- WHAT YOU HAVE TO DO -
Print the whole listing below line for line, without any changes. Leave the pictures out.

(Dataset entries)
-------------------------

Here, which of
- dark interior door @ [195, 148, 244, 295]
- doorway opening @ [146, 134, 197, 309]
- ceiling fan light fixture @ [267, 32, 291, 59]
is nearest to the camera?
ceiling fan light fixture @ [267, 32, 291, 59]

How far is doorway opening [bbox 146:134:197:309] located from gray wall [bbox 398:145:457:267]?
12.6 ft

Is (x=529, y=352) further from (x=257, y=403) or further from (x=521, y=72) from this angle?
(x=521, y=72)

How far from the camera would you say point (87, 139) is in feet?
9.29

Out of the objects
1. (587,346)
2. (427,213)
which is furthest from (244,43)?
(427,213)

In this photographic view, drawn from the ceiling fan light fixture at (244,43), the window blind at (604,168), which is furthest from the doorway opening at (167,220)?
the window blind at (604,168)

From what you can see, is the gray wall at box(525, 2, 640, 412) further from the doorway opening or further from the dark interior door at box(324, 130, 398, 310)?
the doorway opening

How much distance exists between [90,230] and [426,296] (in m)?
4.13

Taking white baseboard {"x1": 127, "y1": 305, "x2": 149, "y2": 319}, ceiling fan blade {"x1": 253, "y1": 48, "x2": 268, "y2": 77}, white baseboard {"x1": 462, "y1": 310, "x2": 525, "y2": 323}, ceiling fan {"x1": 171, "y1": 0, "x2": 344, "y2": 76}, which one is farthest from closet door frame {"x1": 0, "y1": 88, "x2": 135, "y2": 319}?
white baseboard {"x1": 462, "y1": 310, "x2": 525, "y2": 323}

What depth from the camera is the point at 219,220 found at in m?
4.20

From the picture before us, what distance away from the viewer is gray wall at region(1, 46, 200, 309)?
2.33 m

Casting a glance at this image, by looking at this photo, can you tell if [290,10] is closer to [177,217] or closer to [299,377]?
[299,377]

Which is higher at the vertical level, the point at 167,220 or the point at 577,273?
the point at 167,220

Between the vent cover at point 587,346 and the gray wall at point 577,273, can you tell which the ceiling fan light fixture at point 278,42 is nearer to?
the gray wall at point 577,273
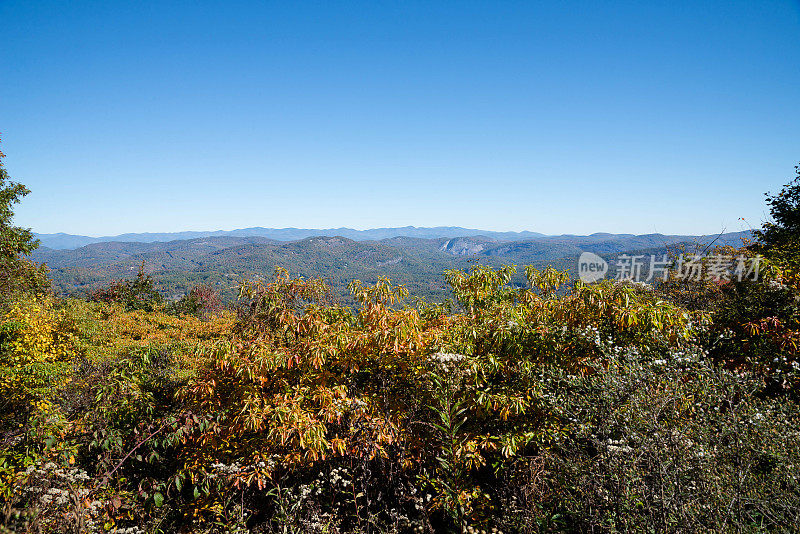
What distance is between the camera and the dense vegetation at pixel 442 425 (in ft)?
9.13

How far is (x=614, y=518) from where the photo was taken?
2699 mm

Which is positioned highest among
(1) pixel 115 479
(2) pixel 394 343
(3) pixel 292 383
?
(2) pixel 394 343

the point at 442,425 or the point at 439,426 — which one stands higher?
the point at 439,426

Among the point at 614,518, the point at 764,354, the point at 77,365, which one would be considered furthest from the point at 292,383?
the point at 77,365

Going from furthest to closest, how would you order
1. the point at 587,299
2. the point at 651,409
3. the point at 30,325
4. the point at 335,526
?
the point at 30,325 < the point at 587,299 < the point at 335,526 < the point at 651,409

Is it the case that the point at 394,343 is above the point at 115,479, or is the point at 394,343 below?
above

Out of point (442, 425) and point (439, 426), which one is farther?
point (442, 425)

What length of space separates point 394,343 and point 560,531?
2007 millimetres

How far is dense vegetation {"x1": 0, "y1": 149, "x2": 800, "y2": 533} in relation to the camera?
2.78 meters

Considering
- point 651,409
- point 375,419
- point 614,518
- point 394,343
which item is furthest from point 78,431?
point 651,409

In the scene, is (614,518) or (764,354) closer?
(614,518)

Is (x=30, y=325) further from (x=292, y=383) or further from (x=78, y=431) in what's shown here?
(x=292, y=383)

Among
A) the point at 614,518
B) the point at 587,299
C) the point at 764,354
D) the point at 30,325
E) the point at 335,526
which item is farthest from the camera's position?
the point at 30,325

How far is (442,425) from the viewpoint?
390 cm
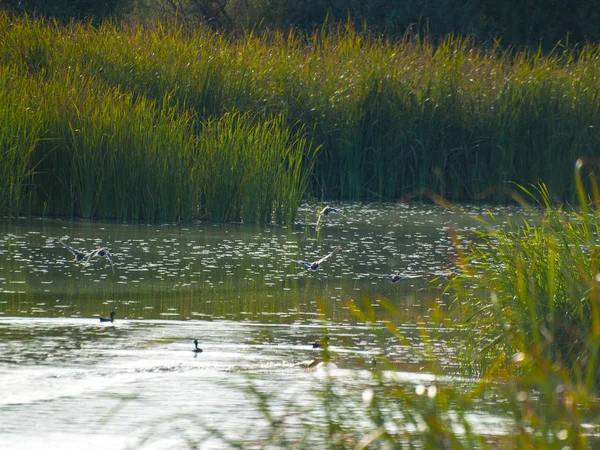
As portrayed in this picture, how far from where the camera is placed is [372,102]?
13781 millimetres

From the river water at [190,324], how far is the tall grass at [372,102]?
8.51ft

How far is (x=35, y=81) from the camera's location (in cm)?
1181

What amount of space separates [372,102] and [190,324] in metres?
8.21

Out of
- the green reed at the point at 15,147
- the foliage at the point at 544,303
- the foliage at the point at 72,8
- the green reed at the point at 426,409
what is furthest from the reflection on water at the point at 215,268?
the foliage at the point at 72,8

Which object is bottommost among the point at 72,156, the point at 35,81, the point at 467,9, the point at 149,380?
the point at 149,380

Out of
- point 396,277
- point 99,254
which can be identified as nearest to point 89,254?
point 99,254

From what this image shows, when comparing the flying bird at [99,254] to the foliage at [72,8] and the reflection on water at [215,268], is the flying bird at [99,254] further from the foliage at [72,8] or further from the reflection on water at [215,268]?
the foliage at [72,8]

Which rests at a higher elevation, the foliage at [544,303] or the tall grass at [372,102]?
the tall grass at [372,102]

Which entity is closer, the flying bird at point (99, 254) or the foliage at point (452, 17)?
the flying bird at point (99, 254)

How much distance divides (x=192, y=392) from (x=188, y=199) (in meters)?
6.89

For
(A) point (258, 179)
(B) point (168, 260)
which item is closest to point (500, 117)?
(A) point (258, 179)

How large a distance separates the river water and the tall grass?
102 inches

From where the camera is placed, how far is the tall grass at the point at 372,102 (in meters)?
13.3

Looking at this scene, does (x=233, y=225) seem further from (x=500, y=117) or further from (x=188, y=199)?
(x=500, y=117)
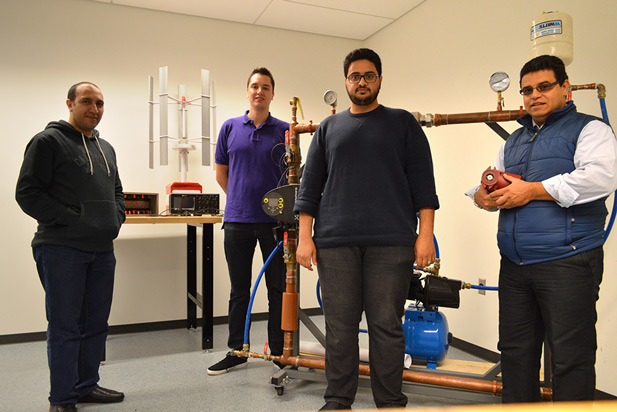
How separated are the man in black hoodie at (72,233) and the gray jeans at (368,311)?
1.09 meters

-------------------------

- ANSWER -
Here, which of
- dark interior door @ [195, 148, 244, 295]
- doorway opening @ [146, 134, 197, 309]
- ceiling fan light fixture @ [267, 32, 291, 59]
is nearest to the camera?
ceiling fan light fixture @ [267, 32, 291, 59]

How far is doorway opening [bbox 146:134:197:309] located from gray wall [bbox 398:145:457:267]?
12.6 ft

Is (x=529, y=352) further from (x=257, y=403) or further from (x=521, y=72) from this angle?
(x=521, y=72)

How far from the camera would you say point (87, 139) is in feet?
9.29

Out of the objects
1. (587,346)
2. (427,213)
which is furthest from (244,43)?
(427,213)

In this photographic view, drawn from the ceiling fan light fixture at (244,43), the window blind at (604,168), which is furthest from the doorway opening at (167,220)?
the window blind at (604,168)

From what you can see, is the gray wall at box(525, 2, 640, 412) further from the doorway opening or further from the dark interior door at box(324, 130, 398, 310)?
the doorway opening

How much distance exists between [90,230] and [426,296] (in m)?
4.13

Taking white baseboard {"x1": 127, "y1": 305, "x2": 149, "y2": 319}, ceiling fan blade {"x1": 253, "y1": 48, "x2": 268, "y2": 77}, white baseboard {"x1": 462, "y1": 310, "x2": 525, "y2": 323}, ceiling fan {"x1": 171, "y1": 0, "x2": 344, "y2": 76}, which one is farthest from closet door frame {"x1": 0, "y1": 88, "x2": 135, "y2": 319}?
white baseboard {"x1": 462, "y1": 310, "x2": 525, "y2": 323}

What depth from the camera is the point at 219,220 found at in m?
4.20

From the picture before us, what distance away from the viewer is gray wall at region(1, 46, 200, 309)?
2.33 m

Casting a glance at this image, by looking at this photo, can you tell if [290,10] is closer to [177,217] or closer to [299,377]?
[299,377]

Which is higher at the vertical level, the point at 167,220 or the point at 577,273?
the point at 167,220

Between the vent cover at point 587,346 and the gray wall at point 577,273, can you tell which the ceiling fan light fixture at point 278,42 is nearer to?
the gray wall at point 577,273
What distance is between the camera and the dense vegetation at pixel 442 425 (in ft)?
9.13

How far is (x=614, y=518) from where the photo was taken?
2699 mm

Which is positioned highest among
(1) pixel 115 479
(2) pixel 394 343
(3) pixel 292 383
?
(2) pixel 394 343

the point at 442,425 or the point at 439,426 — which one stands higher?
the point at 439,426

Among the point at 614,518, the point at 764,354, the point at 77,365, which one would be considered furthest from the point at 292,383?
the point at 77,365

Going from furthest to closest, how would you order
1. the point at 587,299
2. the point at 651,409
3. the point at 30,325
4. the point at 335,526
?
the point at 30,325 < the point at 587,299 < the point at 335,526 < the point at 651,409

Is it the case that the point at 394,343 is above the point at 115,479, or is the point at 394,343 below?
above

Out of point (442, 425) and point (439, 426), which one is farther?
point (442, 425)

What length of space separates point 394,343 and point 560,531?
2007 millimetres

How far is dense vegetation {"x1": 0, "y1": 149, "x2": 800, "y2": 533} in relation to the camera?
2.78 meters

Considering
- point 651,409
- point 375,419
- point 614,518
- point 394,343
which item is furthest from point 78,431?
point 651,409

In the scene, is (614,518) or (764,354) closer?
(614,518)

Is (x=30, y=325) further from (x=292, y=383) or further from (x=78, y=431) in what's shown here?
(x=292, y=383)

Among
A) the point at 614,518
B) the point at 587,299
C) the point at 764,354
D) the point at 30,325
E) the point at 335,526
which item is farthest from the camera's position?
the point at 30,325

How far is (442,425) from the viewpoint?
390 cm
As portrayed in this picture, how far from where the camera is placed is [372,102]?
13781 millimetres

From the river water at [190,324], how far is the tall grass at [372,102]?
8.51ft

How far is (x=35, y=81) from the camera's location (in cm)?
1181

What amount of space separates [372,102] and [190,324] in metres?
8.21

Out of
- the green reed at the point at 15,147
- the foliage at the point at 544,303
- the foliage at the point at 72,8
- the green reed at the point at 426,409
what is furthest from the reflection on water at the point at 215,268?
the foliage at the point at 72,8

Which object is bottommost among the point at 72,156, the point at 35,81, the point at 467,9, the point at 149,380?
the point at 149,380

Out of
- point 396,277
- point 99,254
which can be identified as nearest to point 89,254?
point 99,254

From what this image shows, when comparing the flying bird at [99,254] to the foliage at [72,8] and the reflection on water at [215,268], is the flying bird at [99,254] further from the foliage at [72,8] or further from the reflection on water at [215,268]?
the foliage at [72,8]

Which rests at a higher elevation, the foliage at [544,303] or the tall grass at [372,102]?
the tall grass at [372,102]

Which entity is closer, the flying bird at point (99, 254) or the foliage at point (452, 17)?
the flying bird at point (99, 254)

How much distance divides (x=192, y=392) from (x=188, y=199) (in meters)?
6.89

For
(A) point (258, 179)
(B) point (168, 260)
which item is closest to point (500, 117)?
(A) point (258, 179)

How large a distance separates the river water and the tall grass?
102 inches

From where the camera is placed, how far is the tall grass at the point at 372,102 (in meters)?
13.3

Looking at this scene, does (x=233, y=225) seem further from (x=500, y=117) or further from (x=188, y=199)?
(x=500, y=117)
How separated are the man in black hoodie at (72,233) and the gray jeans at (368,311)?
1.09 meters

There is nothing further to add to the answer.